Not once in four hundred plus years. It had gotten her into a lot of trouble before, too, and she still didn’t back down. She figured at this point in her life, she was too damn old to go changing habits now. And even if she wanted to—this evil bloodsucker had killed Bess. No. There was no walking away from this.
He sighed and shook his head. “I don’t like this.”
“You don’t have to like it, Kingston. It is what it is.” She’d had a nagging feeling in the back of her mind for over a year now. Huge change was coming, looming over her like some creeping, insidious shadow. The end of life as she knew it. All of it would be over. She’d heard that older Magickals could often sense when the finish line drew near, and this was it. She’d come to accept it, even if Merek hadn’t. Then again, the control freak in him didn’t like that he couldn’t save everyone. He’d get over it eventually. There were some things that could be controlled, and others not so much.
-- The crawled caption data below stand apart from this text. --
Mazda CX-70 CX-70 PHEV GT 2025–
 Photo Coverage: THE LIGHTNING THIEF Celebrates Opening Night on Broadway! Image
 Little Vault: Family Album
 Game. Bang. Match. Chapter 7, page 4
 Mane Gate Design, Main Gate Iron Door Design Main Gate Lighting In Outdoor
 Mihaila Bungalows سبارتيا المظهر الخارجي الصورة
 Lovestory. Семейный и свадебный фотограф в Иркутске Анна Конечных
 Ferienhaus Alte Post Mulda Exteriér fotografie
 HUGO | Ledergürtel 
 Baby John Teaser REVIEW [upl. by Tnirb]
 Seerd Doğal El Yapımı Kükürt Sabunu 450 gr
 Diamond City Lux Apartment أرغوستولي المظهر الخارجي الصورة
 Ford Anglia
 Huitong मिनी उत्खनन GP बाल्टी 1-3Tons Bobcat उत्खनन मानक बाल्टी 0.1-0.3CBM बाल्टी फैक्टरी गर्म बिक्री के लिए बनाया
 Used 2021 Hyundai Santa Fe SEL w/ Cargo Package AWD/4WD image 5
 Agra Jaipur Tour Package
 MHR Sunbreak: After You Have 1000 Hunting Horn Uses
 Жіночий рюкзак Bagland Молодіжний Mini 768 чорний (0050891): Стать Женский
Death was not one of those things. It had come for Bess far too soon.
Selina sighed, shaking her head at him. “If one of us shouldn’t be here, it’s you. You’re supposed to be leaving on your honeymoon. Don’t let this hold you back.”
“Cavalli wanted me to get a read on this before I skipped town, so I came by. All my precognition showed me when I got here was you.” He swallowed hard. “Dead.”
A chill went though her at that one simple word. She’d known it, but it was one thing to see a live bomb, and a whole different thing to be holding the bomb in her hands. It hit her once again.
Boom.
Here it was. This was it. The case that would end all cases. Also the case that had stolen the last person she had ever loved, the last person in her family who’d given a damn about her. Now they were all gone, whether they loved her or loathed her. Some lines had flourished over the centuries, but not the Graysons. Selina was the last, and there would be no more after her. If she could give her cousin’s afterlife a little peace before she went, she’d take it and be grateful for the chance to get some justice for all this bastard’s victims.
Including herself, it seemed.
She cleared her throat, casting about for something else to talk about. “Chloe is a very understanding woman for letting the FBI interrupt her wedding night.”
He grinned, his face relaxing for the first time since she’d arrived. “I’ll make it up to her later.”
“You do that. Now tell me what you know.”